I love walking through old buildings. - The Aguereberry cabin and outbuildings are in fairly good condition
Especially considering that they've been abandoned for quite a while. A great site that really demonstrates the isolation of the miners who lived out here. - The rear of the Aguereberry cabin
The road to Aguereberry Point heads off to the right. - The kitchen in the Aguereberry cabin
The refrigerator adds a modern touch. - A shower stall in the Aguereberry cabin
A shower stall is really a modern amenity for a place like this. - Five-panel wooden doors inside the Aguereberry cabin
Just like the ones that my circa-1900 house was equipped with when it was built. - Beyond Aguereberry cabin, the road to Aguereberry Point crosses the plateau and snakes up through the mountains
My sore knee is still bothering me and I take many short breaks as the road rises. I only have a couple miles of pedalling left, but it's slow-going. I really like this part of the road. For a while, beyond each curve between hills is another curve between hills. Only one car has passed me so far on this dirt road. - I finally reach the Aguereberry Point summit, and meet a family of French tourists there
This is one of those remarkable locations where all tourists have to take photos. I get to speak French again, which produces an odd feeling of déjà-vu because I rarely speak French any more. - Me, contented tourist, at Aguereberry Point
Us tourists take turns passing our cameras to each other so we can have photos taken of ourselves. The cool mountain wind coupled with the fact that I'm no longer pedalling and generating heat means that I need to put my sweater on. But it's probably 90 or 100 degrees down below on the valley floor right now. - A different view across Death Valley from Aguereberry Point
Furnace Creek, where I camped several nights ago, is the small greenish area straight ahead on the floor of Death Valley, I think. Monarch Canyon, where I camped just two nights ago, is probably up in the slightly darker area of mountains just to the left of my head. Should I say "cheese" or "fromage?" - Down the back side of Aguereberry Point, looking toward Harrisburg Flats, from where I just came
I'm really looking forward to the ride back down, since it will be almost 4500 feet of downhill and won't require much more effort from my sore knee! - I start coasting back down, and enjoy winding through the high-mountain canyons
The road is heavily washboarded, so I can't allow myself to go quite as fast as I'd like, due to the discomfort. But it's a beautiful ride. - Back on paved Wildrose Road again, it's a blast riding back down through the canyon.

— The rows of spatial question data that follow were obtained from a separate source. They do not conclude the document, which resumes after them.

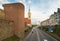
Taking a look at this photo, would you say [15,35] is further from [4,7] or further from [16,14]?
[4,7]

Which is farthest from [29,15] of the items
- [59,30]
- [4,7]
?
[4,7]

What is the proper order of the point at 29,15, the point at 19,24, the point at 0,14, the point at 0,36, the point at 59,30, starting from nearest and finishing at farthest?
the point at 0,36 → the point at 0,14 → the point at 19,24 → the point at 59,30 → the point at 29,15

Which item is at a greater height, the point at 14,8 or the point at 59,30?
the point at 14,8

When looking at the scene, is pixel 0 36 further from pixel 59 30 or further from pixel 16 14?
pixel 59 30

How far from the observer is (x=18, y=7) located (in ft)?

I don't see any cars on the way back down to Emigrant Campground. Best of all, I hardly ever have to pedal, so I can rest my sore knee in a position where it is comfortable. - I enjoy the scenery all the way back down to my camp site at Emigrant Campground
Though a couple of hours of daylight remain, the lower parts of Wildrose Canyon are already shielded from the sun by the adjacent hills. Back at my camp site, I discover that the crows have ripped apart the bag of laundry detergent that I left on my picnic table. I guess they didn't like the contents once they found out what's inside. I too hate the stuff, which is why I left it outside, not wanting the smell of Tide to permeate my tent, but it was the only brand of detergent available in small packages at the Furnace Creek general store.